One carrot curry (and a simple raita and some fresh green beans with a little salt and pepper) later, I'm doing the carrot belly bunny rock, just like the Li'l Bunnies did. I realized I hadn't actually cooked anything significant in over a week, so when Lisa asked me tonight if she should bring home Thai food, I felt virtuous about asking her to get a couple of potatoes and a red onion instead. She seemed to like it too.

I find that, with less than six weeks left to go until my freelance career as I know it ends (well, at least temporarily), I feel a bit freer than I have before--to turn down work, or do it a very different way, or in a couple of cases to risk my editors' wrath. Today, actually, I turned in something to one of my editors that I'd enjoyed writing but was sure she'd bounce right back at me as inappropriate and unusable.
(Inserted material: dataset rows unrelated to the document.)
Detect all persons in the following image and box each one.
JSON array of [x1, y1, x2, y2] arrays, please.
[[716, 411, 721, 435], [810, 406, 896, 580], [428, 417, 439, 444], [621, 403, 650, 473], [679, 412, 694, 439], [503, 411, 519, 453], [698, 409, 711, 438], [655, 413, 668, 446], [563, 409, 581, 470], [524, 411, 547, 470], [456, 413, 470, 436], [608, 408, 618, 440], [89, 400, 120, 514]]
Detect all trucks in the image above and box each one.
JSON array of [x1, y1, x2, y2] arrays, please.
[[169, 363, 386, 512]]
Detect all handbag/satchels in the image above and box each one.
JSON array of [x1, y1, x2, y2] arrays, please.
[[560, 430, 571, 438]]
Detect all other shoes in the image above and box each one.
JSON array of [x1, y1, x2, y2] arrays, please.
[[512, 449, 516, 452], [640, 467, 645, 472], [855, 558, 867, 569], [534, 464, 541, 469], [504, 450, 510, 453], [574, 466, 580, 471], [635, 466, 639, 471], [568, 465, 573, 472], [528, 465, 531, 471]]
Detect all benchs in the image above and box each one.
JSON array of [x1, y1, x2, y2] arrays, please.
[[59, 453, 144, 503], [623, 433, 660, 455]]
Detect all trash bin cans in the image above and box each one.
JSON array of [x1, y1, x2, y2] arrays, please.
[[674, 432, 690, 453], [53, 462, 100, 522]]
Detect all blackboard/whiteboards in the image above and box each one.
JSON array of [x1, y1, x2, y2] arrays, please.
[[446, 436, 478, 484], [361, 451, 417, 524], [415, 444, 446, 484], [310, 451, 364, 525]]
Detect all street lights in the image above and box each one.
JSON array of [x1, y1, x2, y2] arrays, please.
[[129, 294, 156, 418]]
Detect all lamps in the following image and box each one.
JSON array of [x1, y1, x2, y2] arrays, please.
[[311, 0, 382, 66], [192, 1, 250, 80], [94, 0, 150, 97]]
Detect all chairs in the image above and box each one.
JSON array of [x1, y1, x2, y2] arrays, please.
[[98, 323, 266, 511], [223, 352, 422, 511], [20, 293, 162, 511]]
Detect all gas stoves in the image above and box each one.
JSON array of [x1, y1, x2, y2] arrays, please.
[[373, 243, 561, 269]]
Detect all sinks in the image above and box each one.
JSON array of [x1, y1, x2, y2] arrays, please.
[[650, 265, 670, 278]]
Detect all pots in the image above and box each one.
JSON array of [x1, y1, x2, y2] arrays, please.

She wrote back that she loved it. So much the better.

More show-going last night: first to see Purple Ivy Shadows do an early show at Luxx. I don't think they'd played in town in at least a year, maybe more, and this was the first NYC show they'd played since Field Guide came out earlier this year. I was afraid that there wouldn't be enough people there. Fortunately, there are lots of PIS fans around yet--it wasn't crowded, exactly, but the turnout wasn't disappointing either. And the show was fantastic--I love how they're getting more calm and confident with time. "Stay Up To Stray" was so classic rock. I realized after the show that I've been going to see them play for more than ten years now. I think the first time I saw them was at the Providence Indie-Pop Festival in the spring of 1992, and I remember an incredible show in some little Lower East Side squatters' haven whose name I forget, maybe in the fall of '93--if I remember it correctly, Uncle Wiggly were on the bill too, and played "Eleanor's Pizza Party." But mostly what I remember from that show was being at the back of the room and thinking I was drowning in the waves coming from Purple Ivy Shadows' amps, and then realizing I could still breathe it, just fine.

We skedaddled into the city after PIS played, and went to Tonic to see Sue Garner and Franklin Bruno, both of whom had Ted Reichman and Rick Brown playing with them--I suspect that I may have opened some of the lines of communication there. Franklin's songs sounded amazing with the piano/accordion/violin/percussion lineup; hope he gets to record with something similar. He did a partly improv-based song called, I think, "Goods," which I can't imagine would work nearly as well in most of the contexts in which he usually plays. (And I think his movement toward American-popular-song-type lyrics is doing his songwriting some good--if he's trying to write songs that could pass for standards, "Another" et al. are getting there fast.)